→ WRITTEN PROBLEM
Reformat the items as a numbered list, starting with the line that contains "How far is pixel" and running through the line that contains "2622 centimetres", both included. Omit blank lines.

→ DATA TO USE
——
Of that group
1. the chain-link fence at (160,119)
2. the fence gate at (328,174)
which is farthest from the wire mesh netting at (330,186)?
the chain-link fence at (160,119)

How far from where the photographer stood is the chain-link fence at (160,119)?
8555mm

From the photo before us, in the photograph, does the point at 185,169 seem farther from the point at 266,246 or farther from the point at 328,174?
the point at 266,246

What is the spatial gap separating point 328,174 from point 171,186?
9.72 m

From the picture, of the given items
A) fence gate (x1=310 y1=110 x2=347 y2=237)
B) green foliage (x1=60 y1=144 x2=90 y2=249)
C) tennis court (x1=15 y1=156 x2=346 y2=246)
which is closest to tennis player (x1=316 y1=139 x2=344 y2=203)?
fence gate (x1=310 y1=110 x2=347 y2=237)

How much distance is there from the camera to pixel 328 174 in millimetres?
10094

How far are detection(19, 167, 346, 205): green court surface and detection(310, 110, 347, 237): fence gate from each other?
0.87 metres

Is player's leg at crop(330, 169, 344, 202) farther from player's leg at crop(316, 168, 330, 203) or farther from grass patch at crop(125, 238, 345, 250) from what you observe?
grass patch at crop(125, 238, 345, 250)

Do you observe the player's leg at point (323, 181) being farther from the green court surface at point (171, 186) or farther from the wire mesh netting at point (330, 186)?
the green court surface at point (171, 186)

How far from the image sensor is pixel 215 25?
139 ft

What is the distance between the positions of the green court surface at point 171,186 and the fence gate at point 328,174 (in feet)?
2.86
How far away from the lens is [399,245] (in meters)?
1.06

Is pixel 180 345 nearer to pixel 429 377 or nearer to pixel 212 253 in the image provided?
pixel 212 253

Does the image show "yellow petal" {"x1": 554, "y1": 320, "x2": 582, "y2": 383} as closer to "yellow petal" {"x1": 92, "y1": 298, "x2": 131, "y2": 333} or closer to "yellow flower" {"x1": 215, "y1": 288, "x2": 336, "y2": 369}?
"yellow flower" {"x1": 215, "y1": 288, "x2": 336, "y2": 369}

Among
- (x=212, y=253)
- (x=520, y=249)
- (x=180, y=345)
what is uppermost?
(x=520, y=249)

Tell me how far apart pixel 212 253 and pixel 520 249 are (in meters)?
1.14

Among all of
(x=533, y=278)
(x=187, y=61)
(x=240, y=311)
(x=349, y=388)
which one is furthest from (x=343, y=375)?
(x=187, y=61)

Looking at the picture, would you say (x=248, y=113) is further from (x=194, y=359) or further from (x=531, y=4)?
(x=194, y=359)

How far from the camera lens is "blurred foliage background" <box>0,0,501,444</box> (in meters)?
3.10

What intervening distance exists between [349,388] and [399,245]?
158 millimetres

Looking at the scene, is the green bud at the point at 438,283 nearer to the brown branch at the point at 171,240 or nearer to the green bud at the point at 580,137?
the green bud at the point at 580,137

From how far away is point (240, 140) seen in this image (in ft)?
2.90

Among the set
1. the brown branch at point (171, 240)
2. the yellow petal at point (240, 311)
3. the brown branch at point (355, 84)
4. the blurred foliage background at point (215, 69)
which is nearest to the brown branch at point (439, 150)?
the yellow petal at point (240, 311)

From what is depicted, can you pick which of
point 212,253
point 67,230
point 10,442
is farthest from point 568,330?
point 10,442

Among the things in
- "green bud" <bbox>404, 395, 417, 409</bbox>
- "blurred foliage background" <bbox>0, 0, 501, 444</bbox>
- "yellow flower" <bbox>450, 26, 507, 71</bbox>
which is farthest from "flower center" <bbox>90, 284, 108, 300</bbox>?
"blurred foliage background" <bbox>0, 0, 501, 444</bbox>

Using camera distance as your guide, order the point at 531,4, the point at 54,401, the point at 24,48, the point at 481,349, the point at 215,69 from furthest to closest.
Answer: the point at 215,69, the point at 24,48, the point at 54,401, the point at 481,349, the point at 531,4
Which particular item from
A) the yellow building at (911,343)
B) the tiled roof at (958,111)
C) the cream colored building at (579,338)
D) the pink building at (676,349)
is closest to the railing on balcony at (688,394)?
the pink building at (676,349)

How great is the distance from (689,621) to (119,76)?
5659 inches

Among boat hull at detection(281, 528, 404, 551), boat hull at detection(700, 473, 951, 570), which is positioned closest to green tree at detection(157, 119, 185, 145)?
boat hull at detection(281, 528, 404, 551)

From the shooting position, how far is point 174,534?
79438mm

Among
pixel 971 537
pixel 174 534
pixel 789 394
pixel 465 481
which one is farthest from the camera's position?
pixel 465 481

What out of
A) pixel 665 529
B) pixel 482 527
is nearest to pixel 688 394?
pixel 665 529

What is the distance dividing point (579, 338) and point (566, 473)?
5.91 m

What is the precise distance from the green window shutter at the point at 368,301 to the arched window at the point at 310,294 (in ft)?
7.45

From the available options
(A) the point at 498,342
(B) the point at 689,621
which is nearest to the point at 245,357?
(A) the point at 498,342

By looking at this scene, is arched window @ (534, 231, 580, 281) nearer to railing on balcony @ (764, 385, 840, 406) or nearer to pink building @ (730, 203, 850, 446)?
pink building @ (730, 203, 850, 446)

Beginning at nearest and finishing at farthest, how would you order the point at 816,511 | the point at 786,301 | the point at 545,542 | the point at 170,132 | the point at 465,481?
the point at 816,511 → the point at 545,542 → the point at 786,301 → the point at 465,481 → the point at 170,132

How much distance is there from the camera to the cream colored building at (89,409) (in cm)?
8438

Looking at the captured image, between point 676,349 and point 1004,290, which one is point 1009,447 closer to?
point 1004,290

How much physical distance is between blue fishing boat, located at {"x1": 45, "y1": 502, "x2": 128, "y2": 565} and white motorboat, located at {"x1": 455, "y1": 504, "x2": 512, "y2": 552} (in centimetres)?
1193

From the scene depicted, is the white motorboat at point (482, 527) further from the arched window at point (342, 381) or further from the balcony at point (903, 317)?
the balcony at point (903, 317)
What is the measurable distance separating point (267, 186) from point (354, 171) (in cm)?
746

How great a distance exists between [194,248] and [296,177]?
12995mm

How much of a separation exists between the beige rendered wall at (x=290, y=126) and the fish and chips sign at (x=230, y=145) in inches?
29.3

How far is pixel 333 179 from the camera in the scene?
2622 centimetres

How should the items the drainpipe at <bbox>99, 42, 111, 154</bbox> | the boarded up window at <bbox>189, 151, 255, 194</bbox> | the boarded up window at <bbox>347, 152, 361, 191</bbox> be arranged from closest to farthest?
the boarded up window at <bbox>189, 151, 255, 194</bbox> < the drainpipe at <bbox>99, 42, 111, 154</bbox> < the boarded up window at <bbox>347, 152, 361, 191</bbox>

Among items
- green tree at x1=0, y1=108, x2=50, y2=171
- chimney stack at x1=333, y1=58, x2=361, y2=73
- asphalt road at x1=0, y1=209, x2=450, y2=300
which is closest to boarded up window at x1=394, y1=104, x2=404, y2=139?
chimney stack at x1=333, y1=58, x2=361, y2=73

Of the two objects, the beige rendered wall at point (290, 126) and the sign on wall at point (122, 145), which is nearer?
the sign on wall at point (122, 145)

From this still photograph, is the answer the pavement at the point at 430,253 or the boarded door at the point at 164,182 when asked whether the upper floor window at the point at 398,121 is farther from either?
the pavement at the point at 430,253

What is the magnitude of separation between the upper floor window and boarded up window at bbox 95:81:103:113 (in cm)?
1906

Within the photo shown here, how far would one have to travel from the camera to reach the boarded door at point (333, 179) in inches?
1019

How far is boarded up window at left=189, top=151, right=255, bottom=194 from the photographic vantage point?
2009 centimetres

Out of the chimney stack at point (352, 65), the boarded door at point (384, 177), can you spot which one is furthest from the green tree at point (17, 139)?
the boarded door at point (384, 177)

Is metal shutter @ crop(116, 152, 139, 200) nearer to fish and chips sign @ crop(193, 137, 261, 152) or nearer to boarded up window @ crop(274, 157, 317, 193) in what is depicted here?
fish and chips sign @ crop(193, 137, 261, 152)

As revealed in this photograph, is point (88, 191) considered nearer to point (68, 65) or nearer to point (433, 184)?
——
→ COMPLETE RESPONSE
1. How far is pixel 333 179 from the camera in the scene?
2. 2622 centimetres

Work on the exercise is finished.